I am marching because of my morals and ethics: I want to let our soon-to-be President know that this granny does not support a man who bullies and belittles others, who treats women as property and worse, who lashes out, often with lies and half-truths, against anyone who speaks against him. This granny will speak against him.

I have lived through Eisenhower, Kennedy, Johnson, Nixon, Ford, Carter, Reagan, Bush, Clinton, Bush 2, and Obama. I have not always agreed with the policies, and sometimes the personal behavior, of some of these men, but they were our Presidents and I respected them. I did not protest their decisions even if I disagreed. This time is different. This time I have to say enough is enough.

That is why this granny is marching.

Copyright Susanna Holstein. All rights reserved. No Republication or Redistribution Allowed without attribution to Susanna Holstein.

Friday, January 13, 2017

Another Update: Marietta Booth

This was a get-back-to-work week for us! We hadn't been to Marietta for a month--the time slipped by so quickly, and then it turned so cold I didn't want to be away from home that long. So we had lots of catch-up work to do.

Sales were good in December but they're in the toilet so far this month, worst we've ever seen. We assumed the lower sales in October and November were election-related but now I am not so sure. Other friends with retail businesses tell me that they're having the same issue--people are coming and looking but not spending. And restaurants are seeing lower than usual traffic too. So we'll see what happens the rest of the month. I'm running a sale for the rest of the month and probably into February, so we'll see if that helps.

Meanwhile, here's a bit of what we did:
We found this table last weekend and the yellow chairs about a month ago. The table needed only a little cleaning up to be ready. We have had the red chair for a while and decided to just put it in the booth, and priced all pieces separately so people can mix and matcg as they choose. The big silver tray was badly tarnished but cleaned up nicely.

Lots of shiny chrome appliances!

Changed up the display on this table to include silverplate, and some candleholders. Sometimes just moving things around helps them sell.

Looking into one of our booths.

Again, changed up the items on display. Next trip we'll be doing some major changes to this area, moving the Hoosier, etc. to give this booth a fresh look.
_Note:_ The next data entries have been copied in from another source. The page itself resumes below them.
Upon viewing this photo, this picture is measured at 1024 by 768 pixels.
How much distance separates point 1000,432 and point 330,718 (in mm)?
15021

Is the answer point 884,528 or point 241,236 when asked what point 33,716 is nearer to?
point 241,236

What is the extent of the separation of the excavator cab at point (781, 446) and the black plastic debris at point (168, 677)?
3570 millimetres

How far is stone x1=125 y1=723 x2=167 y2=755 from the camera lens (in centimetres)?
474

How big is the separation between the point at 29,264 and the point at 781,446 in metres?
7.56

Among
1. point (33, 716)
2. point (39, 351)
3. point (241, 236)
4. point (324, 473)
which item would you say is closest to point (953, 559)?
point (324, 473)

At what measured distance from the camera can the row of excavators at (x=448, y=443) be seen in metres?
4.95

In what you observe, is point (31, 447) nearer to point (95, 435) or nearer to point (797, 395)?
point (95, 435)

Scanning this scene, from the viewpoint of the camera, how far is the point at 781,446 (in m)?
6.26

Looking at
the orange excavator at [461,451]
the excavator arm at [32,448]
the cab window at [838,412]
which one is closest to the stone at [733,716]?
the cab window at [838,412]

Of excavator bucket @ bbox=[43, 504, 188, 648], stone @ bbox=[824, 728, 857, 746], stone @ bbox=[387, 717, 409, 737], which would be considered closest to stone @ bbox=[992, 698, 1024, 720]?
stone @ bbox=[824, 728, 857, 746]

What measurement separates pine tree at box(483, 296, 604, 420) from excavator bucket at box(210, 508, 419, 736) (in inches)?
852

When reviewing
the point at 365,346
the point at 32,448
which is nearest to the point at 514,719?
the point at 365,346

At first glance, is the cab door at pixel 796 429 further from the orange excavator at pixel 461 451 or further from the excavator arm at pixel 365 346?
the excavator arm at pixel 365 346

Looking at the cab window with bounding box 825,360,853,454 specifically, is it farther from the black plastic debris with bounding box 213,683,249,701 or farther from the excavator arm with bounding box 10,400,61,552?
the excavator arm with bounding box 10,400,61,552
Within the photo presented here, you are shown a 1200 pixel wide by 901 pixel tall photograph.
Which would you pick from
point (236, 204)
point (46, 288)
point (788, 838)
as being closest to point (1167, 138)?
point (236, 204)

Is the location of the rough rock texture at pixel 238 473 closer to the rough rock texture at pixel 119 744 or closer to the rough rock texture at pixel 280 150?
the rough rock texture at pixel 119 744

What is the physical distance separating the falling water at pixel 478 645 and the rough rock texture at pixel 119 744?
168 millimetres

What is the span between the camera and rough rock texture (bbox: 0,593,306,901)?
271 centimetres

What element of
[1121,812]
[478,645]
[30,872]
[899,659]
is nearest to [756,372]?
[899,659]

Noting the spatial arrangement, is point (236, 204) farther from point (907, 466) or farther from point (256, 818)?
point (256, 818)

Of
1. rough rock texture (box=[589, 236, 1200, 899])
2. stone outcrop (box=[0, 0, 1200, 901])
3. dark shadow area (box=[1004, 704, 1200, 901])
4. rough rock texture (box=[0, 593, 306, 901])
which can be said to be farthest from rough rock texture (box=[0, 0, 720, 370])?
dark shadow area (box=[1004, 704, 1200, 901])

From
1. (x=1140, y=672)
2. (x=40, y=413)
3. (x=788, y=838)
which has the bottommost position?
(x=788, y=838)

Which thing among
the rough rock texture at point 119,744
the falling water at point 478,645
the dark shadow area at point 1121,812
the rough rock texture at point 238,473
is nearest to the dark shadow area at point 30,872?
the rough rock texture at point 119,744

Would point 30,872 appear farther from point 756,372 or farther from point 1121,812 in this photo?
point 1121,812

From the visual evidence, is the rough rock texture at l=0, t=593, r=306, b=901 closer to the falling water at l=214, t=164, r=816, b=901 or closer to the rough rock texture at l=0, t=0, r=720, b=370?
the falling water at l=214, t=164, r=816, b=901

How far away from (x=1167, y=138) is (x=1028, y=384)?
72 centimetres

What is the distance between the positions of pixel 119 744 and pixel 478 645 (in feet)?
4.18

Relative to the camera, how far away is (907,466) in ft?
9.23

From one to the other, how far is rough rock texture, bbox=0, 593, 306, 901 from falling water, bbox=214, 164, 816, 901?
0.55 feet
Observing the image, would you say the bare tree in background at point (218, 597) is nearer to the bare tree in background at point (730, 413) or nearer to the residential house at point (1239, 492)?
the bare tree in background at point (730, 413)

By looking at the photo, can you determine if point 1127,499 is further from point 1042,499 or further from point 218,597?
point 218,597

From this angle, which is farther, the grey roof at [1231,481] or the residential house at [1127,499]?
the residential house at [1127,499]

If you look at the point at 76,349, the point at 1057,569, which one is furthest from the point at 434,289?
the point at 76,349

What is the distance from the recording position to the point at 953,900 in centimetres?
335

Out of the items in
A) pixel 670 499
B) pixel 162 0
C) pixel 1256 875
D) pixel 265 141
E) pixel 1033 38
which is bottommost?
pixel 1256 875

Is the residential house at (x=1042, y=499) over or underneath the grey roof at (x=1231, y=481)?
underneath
I love this Hoosier. It has a fantastic capacity, can hold all kinds of stuff.

Peeking inside the Hoosier--nifty cup rack, isn't it? There are two of them. Quite a few Swanky Swigs have gathered in this booth, so I got them all together.

Afghans, quilts and books on this tall shelf because the floor is shaky in this area and it's not a safe place for glass. It's not unsafe, just, you know...old.

This corner cabinet isn't nearly as wide as the photo makes it look!

I gathered up barware for display on the porcelain-topped table.

The old phonograph is still here. I set it up so people could see inside.--and put a 25% off sticker on it.
That's bit of what we did, anyway. I packed up quite a few things to be stored or gotten rid of--sometimes that has to happen too, if something's just not moving and taking up a lot of shelf space. So today I have some sorting and packing to do as we unload the van. It's a stuff in, stuff out business for sure.